Gemeinsam besuchten sie die Ausstellung
Bei diesem vom Mémorial de la Shoah organisierten Workshop ging es darum, rassistische und antisemitische Vorurteile zu dekonstruieren, die Bedeutung antisemitischer und rassistischer Handlungen hervorzuheben und die Rolle der sozialen Netzwerke bei der Verbreitung von Rassismus und Antisemitismus zu demonstrieren.
Jacques Fredj, der Direktor des Mémorial erinnerte ebenfalls an die Kristallnacht:
Wie sollte man das nicht mit dem, was am 7. Oktober passiert ist, in Verbindung bringen? Barbarische Massaker an wehrlosen Zivilisten, alten Menschen, jungen Mädchen und Kindern, die als Geiseln genommen wurden. Das Ziel der Terrororganisation, die diese Anschläge verübt hat, ist es, die Juden zu ermorden und den Staat Israel zu zerstören.

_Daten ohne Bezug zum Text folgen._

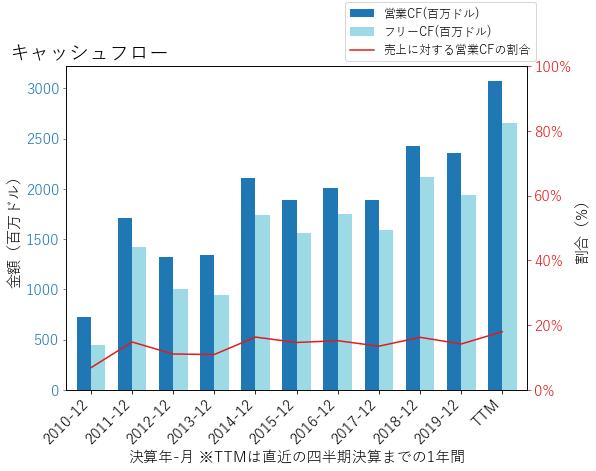 MMCのキャッシュフローのグラフ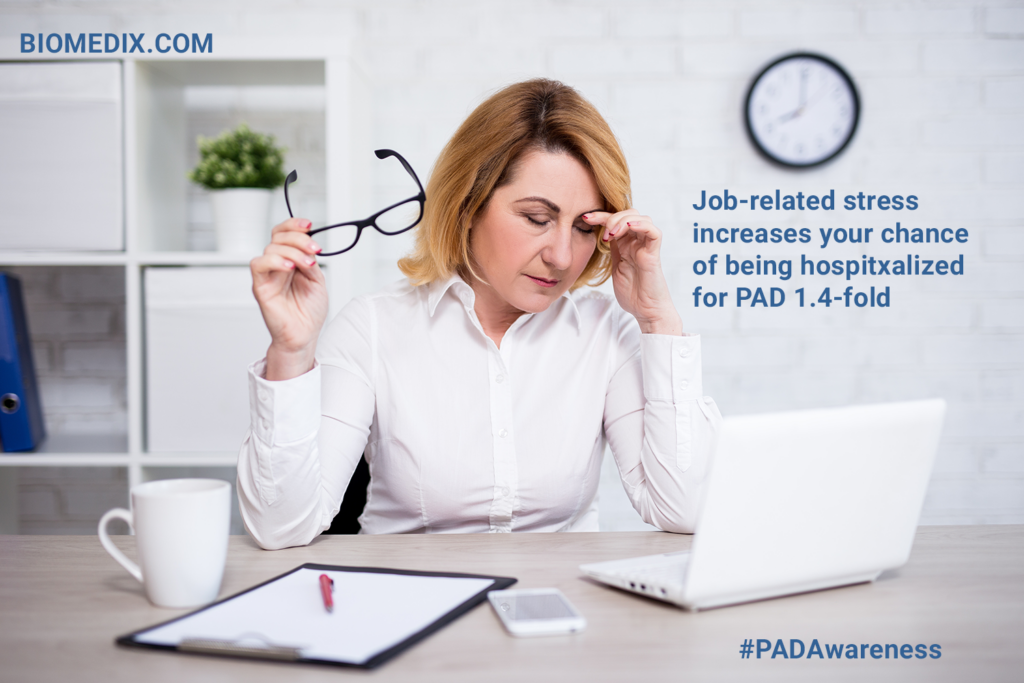 Job-related stress increase your chance of being hospitalized for PAD 1.4-fold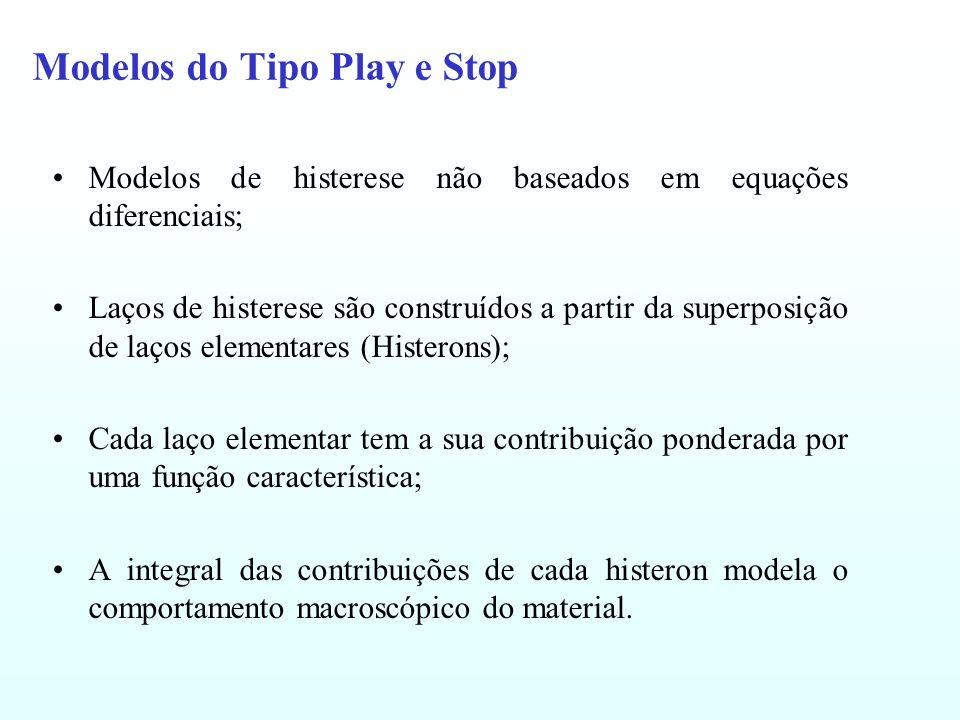 Modelos do Tipo Play e Stop Modelos de histerese do tipo Play e Stop baseiam-se no mesmo princípio do modelo de Preisach (histerons) mas são mais simples em termos de: –Formalismo matemático; –Caracterização de materiais; –Implementação numérica.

Die Mission der Gedenkstätte ist es, gegen die Barbarei und den Hass auf andere aufzuklären, indem sie die Folgen von Rassismus und Antisemitismus in der Geschichte der Shoah und der Völkermorde lehrt. Wir lehren Toleranz sowie die Werte, auf denen unsere Republik beruht. Das Memorial versucht durch Bildung, Reflexion und die Entwicklung des kritischen Sinns, Stereotype und Vorurteile sowie alle Formen der Propaganda zu zerschlagen, deren Risiko in der extremistischen Indoktrination besteht. Verschwörer, Antisemit, Rassist oder Negationist.
Wir werden weiterhin mit Kraft und Entschlossenheit unsere Handlungen entwickeln, weil wir an den Menschen und an die Menschlichkeit glauben."